The complexity of the non-manipulated images (produced ‘in camera’) featured in the series “Beyond the Surface” stems from my experience with medical imaging: how X-rays and fluoroscopy reveal multiple layers in a 2-dimensional space, permitting the elucidation of unseen internal processes and structures. In an analogous manner, the photographs illustrate the phenomenon of concurrent experiences and perceptions. They explore the concept of simultaneity, that synchronous observations are not absolute but depend on one’s perceptions and frame of reference, highlighting the subjective and ambiguous nature of reality.
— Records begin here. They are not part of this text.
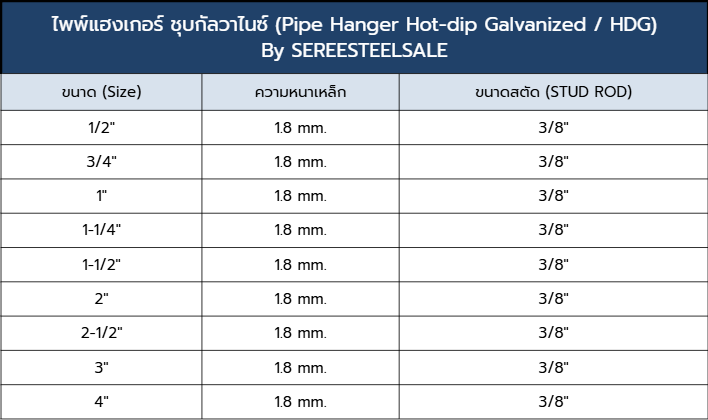 ไพพ์แฮงเกอร์ ชุบกัลวาไนซ์ (Pipe Hanger Hot-dip Galvanized / HDG)
By SEREESTEELSALE

| ขนาด (Size) | ความหนาเหล็ก | ขนาดสตัด (STUD ROD) |
|---|---|---|
| 1/2" | 1.8 mm. | 3/8" |
| 3/4" | 1.8 mm. | 3/8" |
| 1" | 1.8 mm. | 3/8" |
| 1-1/4" | 1.8 mm. | 3/8" |
| 1-1/2" | 1.8 mm. | 3/8" |
| 2" | 1.8 mm. | 3/8" |
| 2-1/2" | 1.8 mm. | 3/8" |
| 3" | 1.8 mm. | 3/8" |
| 4" | 1.8 mm. | 3/8" |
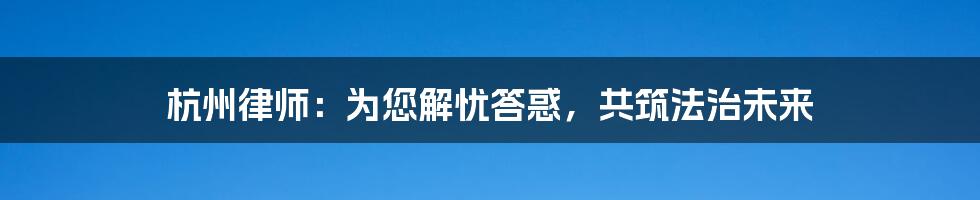 杭州律师：为您解忧答惑，共筑法治未来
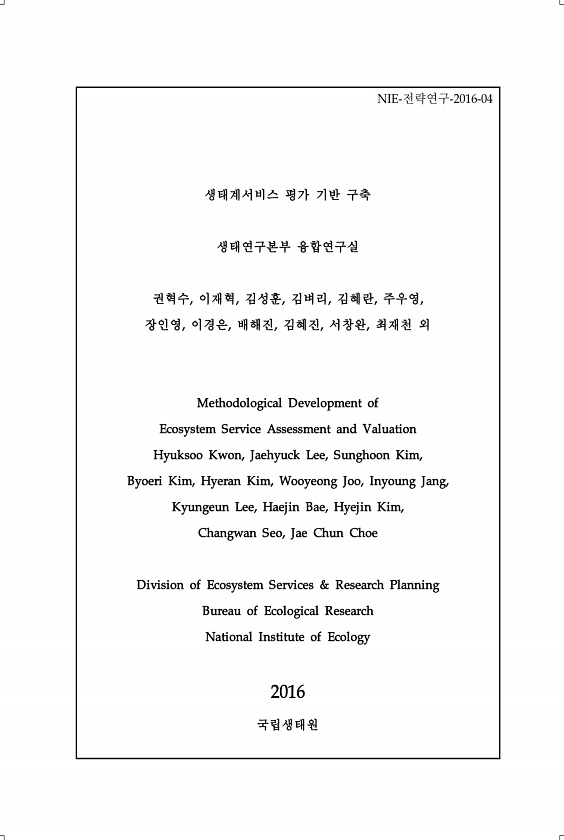 NIE-전략연구-2016-04

생태계서비스 평가 기반 구축

생태연구본부 융합연구실

권혁수, 이재혁, 김성훈, 김벼리, 김혜란, 주우영, 장인영, 이경은, 배해진, 김혜진, 서창완, 최재천 외

Methodological Development of Ecosystem Service Assessment and Valuation
Hyuksoo Kwon, Jaehyuck Lee, Sunghoon Kim, Byoeri Kim, Hyeran Kim, Wooyeong Joo, Inyoung Jang, Kyungeun Lee, Haejin Bae, Hyejin Kim, Changwan Seo, Jae Chun Choe

Division of Ecosystem Services & Research Planning
Bureau of Ecological Research
National Institute of Ecology

2016

국립생태원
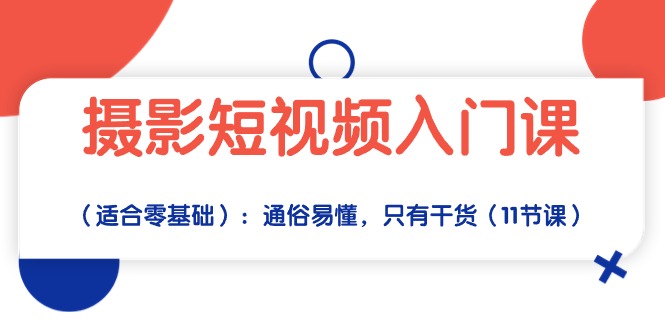 摄影短视频入门课

（适合零基础）：通俗易懂，只有干货（11节课）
My photographs are influenced by my subliminal mind, past, and emotions; they mirror the fragmented and conflictual nature of emotional experience. The process of making photographs for me, is mindful; I find myself deeply in the moment of observation, connecting with a powerful visual experience. The visual complexity and process of serendipity are inspirations for my photography through which I hope the viewer will consider what is real, what is constructed, and what is imagined.
Philip Sager fine art photographer who lives in San Francisco. His work is in private collections and has been shown in multiple galleries. He produces limited-editioned archival pigment prints on paper (POR).